Catfish are highly regarded by recreational anglers as sportfish in some areas of North America and are intensively managed by fisheries biologists. Accurate population metrics (e.g., growth, mortality, recruitment, age, and size at maturity) are essential to manage these fisheries, which relies on accurate age estimates for fish in these populations. When otoliths are used for age estimation, they are typically sectioned or ground in a transverse plane, but otolith preparation prior to sectioning may differ. Browning otoliths prior to sectioning to help distinguish annuli has been used by some biologists, but there is a need to determine if this technique results in increased precision.

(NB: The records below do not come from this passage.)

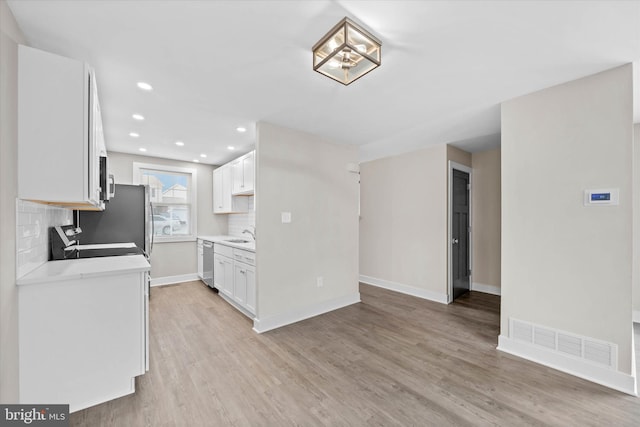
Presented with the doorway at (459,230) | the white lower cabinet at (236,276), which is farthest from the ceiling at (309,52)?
the white lower cabinet at (236,276)

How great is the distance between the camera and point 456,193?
14.2 ft

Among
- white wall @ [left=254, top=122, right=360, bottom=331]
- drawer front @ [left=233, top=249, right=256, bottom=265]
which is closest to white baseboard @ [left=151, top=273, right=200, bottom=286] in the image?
drawer front @ [left=233, top=249, right=256, bottom=265]

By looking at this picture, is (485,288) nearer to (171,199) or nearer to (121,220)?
(121,220)

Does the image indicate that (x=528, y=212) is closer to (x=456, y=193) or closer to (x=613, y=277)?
(x=613, y=277)

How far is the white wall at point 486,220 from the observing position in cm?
444

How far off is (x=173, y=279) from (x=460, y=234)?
542 centimetres

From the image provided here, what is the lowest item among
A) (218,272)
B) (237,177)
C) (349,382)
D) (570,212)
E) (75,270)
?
(349,382)

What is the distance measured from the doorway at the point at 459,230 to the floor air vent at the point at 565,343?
1.58 meters

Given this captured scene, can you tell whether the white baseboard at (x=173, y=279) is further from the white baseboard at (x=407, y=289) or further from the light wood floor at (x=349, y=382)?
the white baseboard at (x=407, y=289)

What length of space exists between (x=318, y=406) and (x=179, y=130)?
3.54 metres

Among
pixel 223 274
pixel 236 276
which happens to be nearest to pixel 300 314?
pixel 236 276

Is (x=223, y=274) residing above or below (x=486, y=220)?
below

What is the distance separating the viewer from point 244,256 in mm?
3486

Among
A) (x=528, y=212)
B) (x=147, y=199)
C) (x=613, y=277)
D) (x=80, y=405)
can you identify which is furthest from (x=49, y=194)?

Browning otoliths substantially increases otolith processing time; thus, it should only be done if it demonstrably increases aging precision. The objective of this study was, therefore, to compare precision of age estimates between browned and standard otoliths for black bullhead (Ameiurus melas), blue catfish (Ictalurus furcatus), channel catfish (I. punctatus), flathead catfish (Pylodictis olivaris), and yellow bullhead (A. natalis). Paired t-tests were used to compare consensus ages and CV of reader age estimates between aging techniques. Consensus age estimates were lower in browned otoliths compared to standard otoliths only for black bullhead and yellow bullhead. Reader CV was lower for standard otoliths for black bullhead and higher for yellow bullhead but was similar between techniques for the other species. The results of this study suggested that only otoliths from yellow bullhead need to be browned, and managers may be able to forego this lengthy process while still achieving precise age estimations for most catfish species.